> **Tasks and exercises**:
[a] Decide whether each statement agrees with the curry mix passage, answering yes or no and quoting the words from the passage that settle it: (i) Curry pastes are usually sold in glass jars. (ii) Naan is a leavened bread. (iii) Opened curry paste kept in the refrigerator can last up to three months.
[b] Pick up the curry mix passage where it stops and continue it.

> **Source excerpt**:
◇ ◇ ◇ ◇ ◇ ◇ ◇

Curry mixes are packaged in plenty of ways. Curry powder comes in single-use packets, spice jars, tubs, canisters, and cartons. Curry pastes, on the other hand, are usually found in glass jars. And, curry mixes come in cartons, packets, jars, and canisters.

Enjoying Curry Mix

Curry is a stand-alone meal traditionally served with plain white rice, usually pilaf or basmati rice, or naan. Naan is an unleavened, pillowy bread that you dip onto the curry. Also, you can pair curries with some side dishes like potatoes, simple salads, samosas, and chutney. On another note, curry mixes, especially curry powder, can be used in many ways. Nowadays, curry powders are used as an all-purpose seasoning to flavor sauces, stews, marinades, vegetables, meats, hamburgers, even scrambled eggs and potato salad. Its vibrancy and complexity also works perfectly on deviled eggs! Plus, curried popcorn also has gained its popularity in the state.

Storage:

The storage and shelf life of curry mixes vary depending on its type. Curry powders should be kept in a sealed and air-tight container. Then, it should be stored in a cool and dry area far from humid and hot zones like stoves, grills, and ovens to prolong their shelf life. Following these, curry powder can maintain its potency for 3-4 years. Likewise, unopened curry paste also lasts this long. However, upon opening, be sure to transfer it to the refrigerator, where it could last up to a month, optimally potent within the first 2 weeks. On another note, ready-to-eat curry mixes can last from 3-6 months.

◇ ◇ ◇ ◇ ◇ ◇ ◇

> **Material supplied**:

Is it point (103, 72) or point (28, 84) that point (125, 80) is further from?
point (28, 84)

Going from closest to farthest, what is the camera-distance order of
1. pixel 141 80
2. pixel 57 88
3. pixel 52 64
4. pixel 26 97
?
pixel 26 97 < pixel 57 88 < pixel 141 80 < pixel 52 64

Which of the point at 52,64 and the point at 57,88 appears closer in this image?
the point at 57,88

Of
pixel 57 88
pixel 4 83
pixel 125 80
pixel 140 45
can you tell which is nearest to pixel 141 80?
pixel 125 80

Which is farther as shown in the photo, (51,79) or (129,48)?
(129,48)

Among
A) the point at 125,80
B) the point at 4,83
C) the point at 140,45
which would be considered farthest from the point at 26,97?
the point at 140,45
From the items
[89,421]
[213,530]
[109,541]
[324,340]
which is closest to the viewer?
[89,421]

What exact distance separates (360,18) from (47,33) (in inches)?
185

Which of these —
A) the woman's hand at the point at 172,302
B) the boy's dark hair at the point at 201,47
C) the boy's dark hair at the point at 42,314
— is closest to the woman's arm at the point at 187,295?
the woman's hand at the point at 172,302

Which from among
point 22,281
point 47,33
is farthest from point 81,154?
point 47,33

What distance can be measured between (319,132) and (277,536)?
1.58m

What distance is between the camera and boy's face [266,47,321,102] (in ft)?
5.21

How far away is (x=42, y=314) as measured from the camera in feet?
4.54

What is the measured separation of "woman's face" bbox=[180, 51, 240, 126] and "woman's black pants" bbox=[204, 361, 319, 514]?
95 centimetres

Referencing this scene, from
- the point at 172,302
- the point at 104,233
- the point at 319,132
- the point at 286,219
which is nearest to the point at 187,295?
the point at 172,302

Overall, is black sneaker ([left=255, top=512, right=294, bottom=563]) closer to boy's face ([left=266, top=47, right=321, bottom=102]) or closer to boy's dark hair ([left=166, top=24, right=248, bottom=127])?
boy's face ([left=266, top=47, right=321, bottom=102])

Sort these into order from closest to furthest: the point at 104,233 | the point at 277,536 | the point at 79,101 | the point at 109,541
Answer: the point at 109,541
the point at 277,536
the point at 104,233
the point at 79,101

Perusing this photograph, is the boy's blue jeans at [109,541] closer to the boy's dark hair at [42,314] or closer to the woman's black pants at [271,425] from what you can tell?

◇ ◇ ◇ ◇ ◇ ◇ ◇

> **Results by task**:
[a]
(i) Yes: "Curry pastes, on the other hand, are usually found in glass jars."
(ii) No: "Naan is an unleavened, pillowy bread"
(iii) No: "where it could last up to a month"

[b]
Make your own Curry Powder:

While Indian curry powders typically call for roasted spices, this simple recipe can give you that first step. It only takes less than five minutes to gather your ingredients, measure, and finally blend. It also works perfectly on chicken, pork, and beef. Furthermore, you’ll only need a tablespoon per pound of meat.

Yield: 13 tablespoons / 6 servings

Ingredients:

  • 6 tbsp ground coriander seeds
  • 3 tbsp cumin
  • 2 tbsp turmeric
  • 1 tbsp ground ginger
  • 1 tbsp ground black pepper
  • 1 tbsp chili powder

Method:

  1. Combine all ingredients in a small bowl.
  2. Using a funnel, transfer the mixture into airtight containers or spice jars with a tight-fitting lid. Store accordingly.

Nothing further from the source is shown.